Methods: A cohort of elderly people (N = 167) was followed-up for ten years. Information on socio-demographic characteristics, medical history, smoking, and alcohol consumption was collected. The primary outcome was all-cause mortality; the secondary outcome was cancer-specific mortality. The Geriatric Depression Scale (GDS-15) was used to assess depression. Using a multivariable Cox proportional hazards regression, we examined the association between depressive symptoms and mortality.

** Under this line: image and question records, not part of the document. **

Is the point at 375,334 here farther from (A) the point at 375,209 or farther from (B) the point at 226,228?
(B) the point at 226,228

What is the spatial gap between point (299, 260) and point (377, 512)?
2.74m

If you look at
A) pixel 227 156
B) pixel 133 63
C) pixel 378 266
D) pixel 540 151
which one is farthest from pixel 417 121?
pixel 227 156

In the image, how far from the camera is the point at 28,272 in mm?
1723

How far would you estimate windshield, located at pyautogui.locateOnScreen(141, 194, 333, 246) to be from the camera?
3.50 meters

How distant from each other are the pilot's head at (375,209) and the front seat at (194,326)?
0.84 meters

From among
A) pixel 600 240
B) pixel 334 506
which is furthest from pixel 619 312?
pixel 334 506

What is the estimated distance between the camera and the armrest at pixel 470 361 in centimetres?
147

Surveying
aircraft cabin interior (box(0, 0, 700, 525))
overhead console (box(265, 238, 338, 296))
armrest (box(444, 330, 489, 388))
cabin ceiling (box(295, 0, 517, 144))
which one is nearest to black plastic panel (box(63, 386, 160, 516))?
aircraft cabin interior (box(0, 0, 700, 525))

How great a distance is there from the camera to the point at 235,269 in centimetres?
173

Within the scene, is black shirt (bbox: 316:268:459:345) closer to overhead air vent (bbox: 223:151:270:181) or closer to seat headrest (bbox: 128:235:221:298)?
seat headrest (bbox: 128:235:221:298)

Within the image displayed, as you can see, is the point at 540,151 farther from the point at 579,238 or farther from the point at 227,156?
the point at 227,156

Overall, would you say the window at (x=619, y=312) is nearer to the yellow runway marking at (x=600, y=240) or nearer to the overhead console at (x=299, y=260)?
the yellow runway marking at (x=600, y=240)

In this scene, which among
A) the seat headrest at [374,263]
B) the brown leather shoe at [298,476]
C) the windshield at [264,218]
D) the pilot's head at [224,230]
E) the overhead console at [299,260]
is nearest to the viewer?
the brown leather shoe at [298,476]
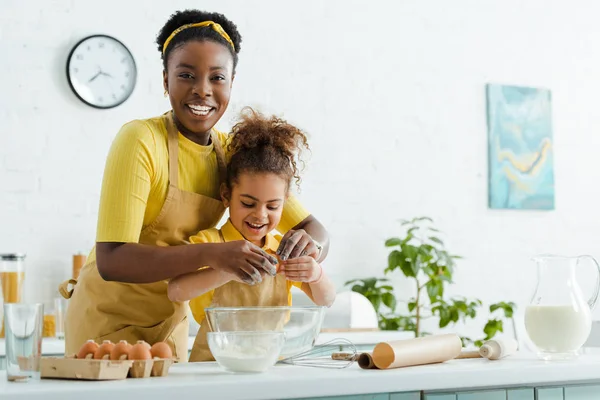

Results: Elderly people with depression (scoring above the depression cut-off of 7) had a 53% increased risk of mortality (relative risk (RR) 1.53; 95%CI: 1.05–2.24) compared to non-depressed subjects. The combination of depressive symptoms with smoking was associated with a particularly higher risk of mortality (RR: 2.61; 95%CI: 1.28–5.31), after controlling for potential confounders.
Conclusions: Depressive symptoms are associated with a significantly increased risk of all-cause mortality. The combination of depressive symptoms and smoking shorten life expectancy among the aged.